In this study, we did not www.selleckchem.com/products/AC-220.html explore the relationship between these mechanisms and estrogens; however they must be taken into account in the overall scenario, as also shown by the more severe phenotype of female mice. A number of clinical observations35 indicate that estrogens play a role in polycystic liver diseases. Estrogen receptor-β is up-regulated in liver cysts of ADPKD patients, and 17-β-estradiol stimulates the proliferation of cystic cholangiocytes obtained from patients with ADPKD; this has also shown that ADPKD epithelium is sensitive to the proliferative effects of estrogens and IGF1.5 Estrogens
also promote the synthesis and release of growth factors, including IGF1, from the cyst epithelium.5 In conclusion, our study demonstrates that mTOR plays a central role in liver cyst growth in mice with defective PC2 (Fig. 8). The mTOR pathway regulates HIF1α-dependent VEGF secretion and appears central to the proliferative, antiapoptotic, and pro-angiogenic effects of IGF1, one of the major factors generated by the cystic epithelium.
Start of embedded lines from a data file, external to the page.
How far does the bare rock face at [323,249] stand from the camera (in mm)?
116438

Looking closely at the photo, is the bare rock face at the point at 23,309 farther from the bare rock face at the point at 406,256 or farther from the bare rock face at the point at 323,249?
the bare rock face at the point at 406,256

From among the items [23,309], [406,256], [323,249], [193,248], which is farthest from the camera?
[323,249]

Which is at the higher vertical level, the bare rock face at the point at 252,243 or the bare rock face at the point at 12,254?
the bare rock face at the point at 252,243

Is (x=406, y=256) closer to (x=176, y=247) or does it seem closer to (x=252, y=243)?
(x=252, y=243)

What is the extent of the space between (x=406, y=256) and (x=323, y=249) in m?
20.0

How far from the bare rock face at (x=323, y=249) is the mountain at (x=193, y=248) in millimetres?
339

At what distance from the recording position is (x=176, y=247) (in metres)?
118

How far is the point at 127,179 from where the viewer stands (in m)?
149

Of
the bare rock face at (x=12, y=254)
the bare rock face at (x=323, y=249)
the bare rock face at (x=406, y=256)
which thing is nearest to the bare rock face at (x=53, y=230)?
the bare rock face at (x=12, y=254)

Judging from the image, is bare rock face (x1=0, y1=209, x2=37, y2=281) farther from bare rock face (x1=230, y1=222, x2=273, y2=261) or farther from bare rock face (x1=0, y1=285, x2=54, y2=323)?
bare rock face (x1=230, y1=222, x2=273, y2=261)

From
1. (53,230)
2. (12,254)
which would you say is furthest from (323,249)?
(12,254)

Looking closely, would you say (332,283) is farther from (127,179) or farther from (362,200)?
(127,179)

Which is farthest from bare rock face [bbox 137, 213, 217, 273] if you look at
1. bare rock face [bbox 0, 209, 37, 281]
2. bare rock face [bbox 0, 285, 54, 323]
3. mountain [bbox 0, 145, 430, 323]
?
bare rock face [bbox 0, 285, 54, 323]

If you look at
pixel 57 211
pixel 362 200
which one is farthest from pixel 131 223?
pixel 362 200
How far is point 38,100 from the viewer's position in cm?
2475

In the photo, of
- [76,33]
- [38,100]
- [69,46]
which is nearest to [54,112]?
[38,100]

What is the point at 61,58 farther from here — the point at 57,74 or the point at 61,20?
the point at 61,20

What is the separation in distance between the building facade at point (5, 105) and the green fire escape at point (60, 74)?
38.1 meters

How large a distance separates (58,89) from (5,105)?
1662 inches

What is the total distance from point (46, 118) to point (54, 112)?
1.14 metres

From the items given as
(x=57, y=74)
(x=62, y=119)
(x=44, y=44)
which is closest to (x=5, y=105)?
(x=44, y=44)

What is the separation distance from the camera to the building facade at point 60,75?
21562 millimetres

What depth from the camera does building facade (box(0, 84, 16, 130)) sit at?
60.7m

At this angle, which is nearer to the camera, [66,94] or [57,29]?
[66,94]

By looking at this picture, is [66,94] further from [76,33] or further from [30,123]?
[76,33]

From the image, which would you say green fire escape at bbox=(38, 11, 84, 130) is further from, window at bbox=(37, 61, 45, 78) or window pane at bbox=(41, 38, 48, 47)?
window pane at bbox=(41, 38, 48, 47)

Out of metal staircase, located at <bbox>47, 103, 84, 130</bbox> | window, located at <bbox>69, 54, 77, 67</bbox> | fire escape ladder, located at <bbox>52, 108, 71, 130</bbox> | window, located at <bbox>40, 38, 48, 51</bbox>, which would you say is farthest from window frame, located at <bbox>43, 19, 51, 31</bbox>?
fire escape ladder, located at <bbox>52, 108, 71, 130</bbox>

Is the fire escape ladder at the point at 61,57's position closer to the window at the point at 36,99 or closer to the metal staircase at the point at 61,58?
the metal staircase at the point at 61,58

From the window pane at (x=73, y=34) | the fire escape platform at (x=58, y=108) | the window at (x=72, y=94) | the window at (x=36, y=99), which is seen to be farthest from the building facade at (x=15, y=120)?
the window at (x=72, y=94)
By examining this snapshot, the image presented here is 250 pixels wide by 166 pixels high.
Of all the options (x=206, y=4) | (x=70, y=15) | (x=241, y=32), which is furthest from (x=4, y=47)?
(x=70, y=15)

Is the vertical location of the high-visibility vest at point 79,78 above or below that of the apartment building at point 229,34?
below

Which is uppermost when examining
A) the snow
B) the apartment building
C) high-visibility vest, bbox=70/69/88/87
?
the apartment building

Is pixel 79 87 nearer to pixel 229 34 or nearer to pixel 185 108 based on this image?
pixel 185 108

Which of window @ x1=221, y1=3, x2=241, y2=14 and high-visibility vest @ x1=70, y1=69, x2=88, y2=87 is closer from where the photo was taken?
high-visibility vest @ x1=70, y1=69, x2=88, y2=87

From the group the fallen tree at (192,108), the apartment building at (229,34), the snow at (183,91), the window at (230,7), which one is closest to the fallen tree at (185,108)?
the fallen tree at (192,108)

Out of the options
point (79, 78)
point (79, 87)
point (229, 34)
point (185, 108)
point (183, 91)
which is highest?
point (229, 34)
The mTOR inhibitor rapamycin inhibits VEGF secretion and signaling and significantly reduces liver cyst growth by reducing proliferation and increasing apoptosis of the cystic Smad inhibitor epithelium. This study also reveals a mechanistic link between mTOR and ERK and HIF1α-mediated VEGF secretion and provides a proof of concept for the potential use of mTOR inhibitors in polycystic liver disease and in conditions with aberrant cholangiocyte proliferation. Additional Supporting Information may be found in the online version of this article. “
“Cytomegalovirus is a common viral pathogen that influences the outcome of organ transplantation. To date, there is no established method to evaluate the effects of human see more CMV (HCMV) treatments in vivo except for human clinical trials. In the current study, we describe the development of a mouse model that supports the in vivo propagation of HCMV. One million viable human hepatocytes, purified from human livers, were
injected into the spleens of severe combined immunodeficient/albumin linked-urokinase type plasminogen activator transgenic mice. A clinical strain of HCMV was inoculated in mice with confirmed human hepatocyte engraftment or in non-chimeric controls. Infection was monitored through HCMV titers in the plasma. Mice were administrated ganciclovir (50 mg/kg per day, i.p.) beginning at 2 days post-HCMV inoculation, or human liver natural killer (NK) cells (20 × 106 cells/mouse, i.v.) 1 day prior to HCMV inoculation. Chimeric mice that received HCMV showed high plasma titers of HCMV DNA on days 1 and 6 that became undetectable by day 11 post-inoculation. In contrast, non-transplanted mice had only residual plasma inoculum detection at day 1 and no detectable viremia thereafter.